In the process of debugging, I found this,bringing the immediate number
load instruction out of the loop is done in loop2_invariant optimization.
One of the conditions for extraction is that the destination register
cannot be used more than once, and the sequence before it was modified
was like this:
(insn 12 11 13 3 (set (reg:DI 90)
(const_int 16842752 [0x1010000])) "test.c":13:12 discrim 1 131
{*movdi_64bit}
(nil))
(insn 13 12 14 3 (set (reg:DI 91)
(ior:DI (reg:DI 90)
(const_int 257 [0x101]))) "test.c":13:12 discrim 1 88 {iordi3}
(expr_list:REG_DEAD (reg:DI 90)
(expr_list:REG_EQUAL (const_int 16843009 [0x1010101])
(nil))))
(insn 14 13 15 3 (set (reg:DI 91)
(ior:DI (zero_extend:DI (subreg:SI (reg:DI 91) 0))

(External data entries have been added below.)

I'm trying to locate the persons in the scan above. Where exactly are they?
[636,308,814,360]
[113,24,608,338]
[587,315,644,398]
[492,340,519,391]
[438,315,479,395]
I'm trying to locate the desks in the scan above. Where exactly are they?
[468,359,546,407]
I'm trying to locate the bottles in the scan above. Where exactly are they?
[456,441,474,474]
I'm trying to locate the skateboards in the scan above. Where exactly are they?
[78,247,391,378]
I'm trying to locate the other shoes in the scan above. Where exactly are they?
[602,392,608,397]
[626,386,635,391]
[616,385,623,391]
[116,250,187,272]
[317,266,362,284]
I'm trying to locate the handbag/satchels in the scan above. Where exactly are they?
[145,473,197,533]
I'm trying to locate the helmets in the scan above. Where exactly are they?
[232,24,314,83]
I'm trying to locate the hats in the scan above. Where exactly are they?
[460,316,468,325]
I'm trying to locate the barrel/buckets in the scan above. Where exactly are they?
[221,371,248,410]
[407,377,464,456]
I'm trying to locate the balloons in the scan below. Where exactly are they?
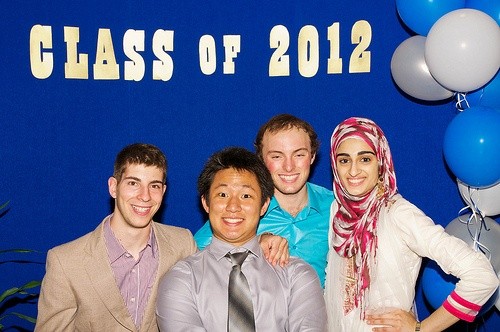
[456,179,500,217]
[456,68,499,105]
[444,211,499,272]
[423,261,497,318]
[477,310,500,332]
[442,106,500,187]
[425,8,500,94]
[462,0,500,28]
[390,37,456,100]
[396,1,465,36]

(const_int 282578783305728 [0x1010100000000])))
"test.c":13:12 discrim 1 150 {lu32i_d}
(expr_list:REG_EQUAL (const_int 282578800148737 [0x1010101010101])
(nil)))
(insn 15 14 17 3 (set (reg:DI 91)
(ior:DI (and:DI (reg:DI 91)
(const_int 4503599627370495 [0xfffffffffffff]))
(const_int 72057594037927936 [0x100000000000000])))

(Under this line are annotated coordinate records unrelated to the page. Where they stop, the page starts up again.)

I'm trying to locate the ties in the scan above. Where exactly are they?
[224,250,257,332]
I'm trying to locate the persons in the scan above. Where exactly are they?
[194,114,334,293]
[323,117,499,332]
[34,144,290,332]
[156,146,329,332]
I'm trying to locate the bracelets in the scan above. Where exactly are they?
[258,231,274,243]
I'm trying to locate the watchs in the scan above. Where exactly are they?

"test.c":13:12 discrim 1 151 {lu52i_d}
(expr_list:REG_EQUAL (const_int 72340172838076673 [0x101010101010101])
(nil)))
Therefore, the last two instructions do not meet the extraction conditions.
But because of the implementation of our instructions, I freed myself up
immediately to do it loop2_invariant later, so I avoided this problem.